Are any vendors bringing this in. I want it purely for its looks

Reactions: Like 4


----------



## Gizmo (7/7/15)

wow that looks awesome

Reactions: Like 1


----------



## JakesSA (8/7/15)

Good looking indeed, what's it called?

EDIT: Snow wolf 50W I guess ..

Reactions: Funny 2


----------



## 3FVape (8/7/15)

Looks awesome. I want it, too!

Searched online. Pre-order now from $99-$109.99,


----------



## Keyaam (8/7/15)

JakesSA said:


> Good looking indeed, what's it called?
> 
> EDIT: Snow wolf 50W I guess ..


You so clever


Sent from my iPhone using Tapatalk

Reactions: Thanks 1


----------



## BumbleBee (8/7/15)

Different, I like the looks of this one





Specs:

Uses a GX50 chip
Single 18650 battery
Output Power 7.0 Watts- 50 Watts
Output Voltage 1.0 Volts- 9.0 Volts
Output Current, Continuous 18 Amps
Output Current, Instantaneous Peak 25 Amps
Atomizer Resistance, Temperature Sensing Wire 0.1 Ohm- 2.0 Ohm
Atomizer Resistance, Standard Wire 0.15 Ohm- 2.0 Ohm
Temperature Limit 200°F- 600°F
Input Voltage 3.2 Volts- 4.3 Volts
Input Current 1.0 Amps- 30 Amps
Screen On Current 25mA
Power Down Current 350uA
Auto Shut Off 10 Seconds
Efficiency 94%
Spring loaded 510
Self adjusting spring loaded battery contact
Magnetic hinged door
Extremely lightweight
Real Rosewood

Reactions: Like 1


----------



## Keyaam (8/7/15)

review here


----------



## Humbolt (8/7/15)

Wow.

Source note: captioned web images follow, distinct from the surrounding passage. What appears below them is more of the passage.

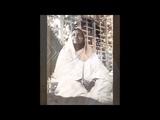 George Harrison Ravi Shankar -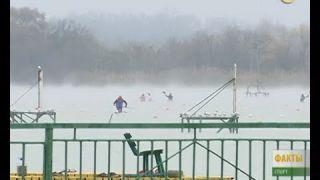 На соревнования по гребле в Краснодар приехали участники из 35 регионов России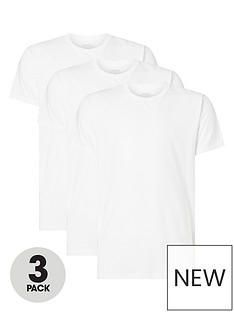 calvin-klein-3-pack-t-shirt-blackwhitegrey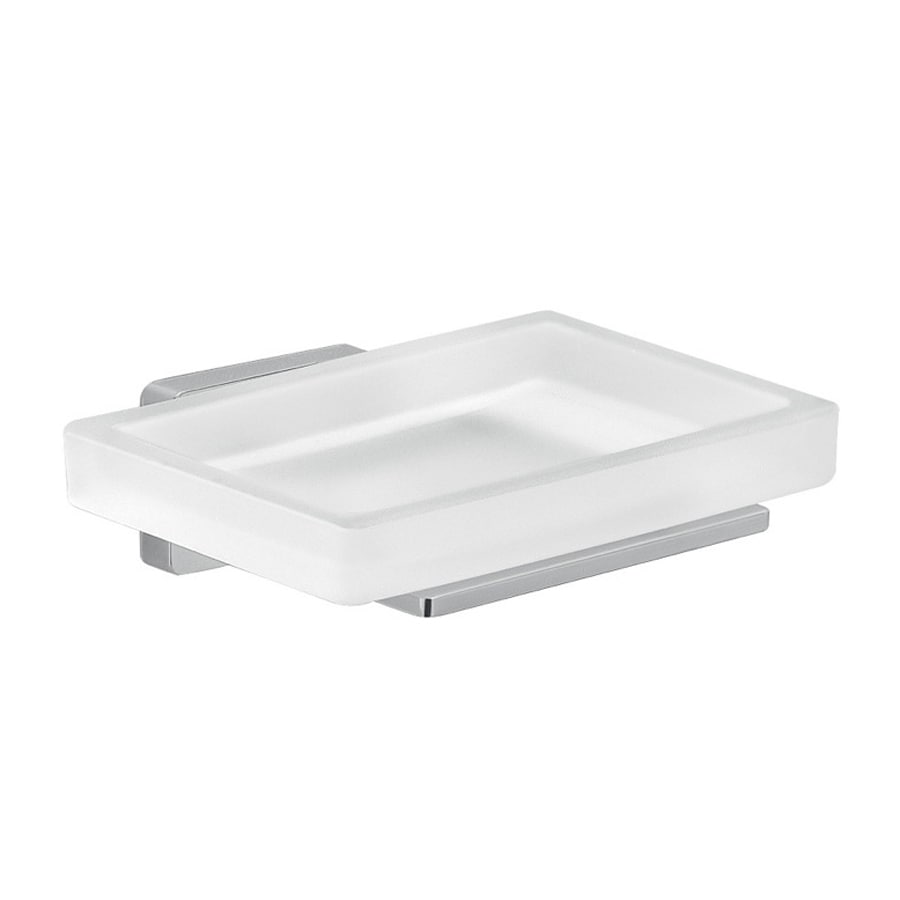 Nameeks Atena Chrome Glass Soap Dish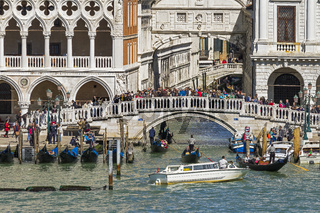 Canal Bridge Off The Lagoon Venice Italy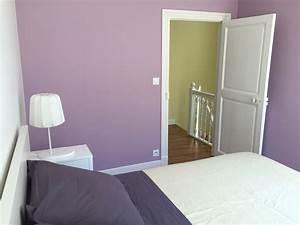 beeindruckend chambre parme adulte et blanc chaios com With chambre parme et beige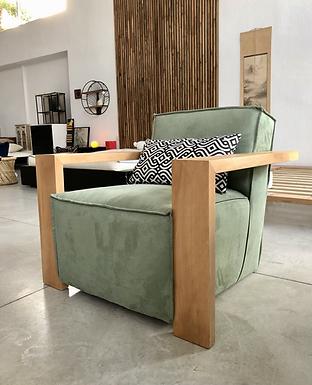 Malibu Arm Chair / Πολυθρόνα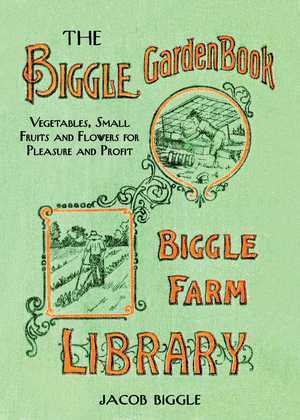 The Biggle Garden Book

That is simply stunning.


----------



## Keyaam (8/7/15)

Gina said:


> Looks awesome. I want it, too!
> 
> Searched online. Pre-order now from $99-$109.99,


where?


----------



## 3FVape (8/7/15)

Keyaam said:


> where?



http://www.vaperoyalty.com/snowwolf-50w-box-mod-stainless/

and http://www.vaporrange.com/SnowWolf-50W-Variable-Box-Mod-Temperature-Control-p/snowwolf-50w.htm


I think it is because of the color of wood, they all have a unique color.


----------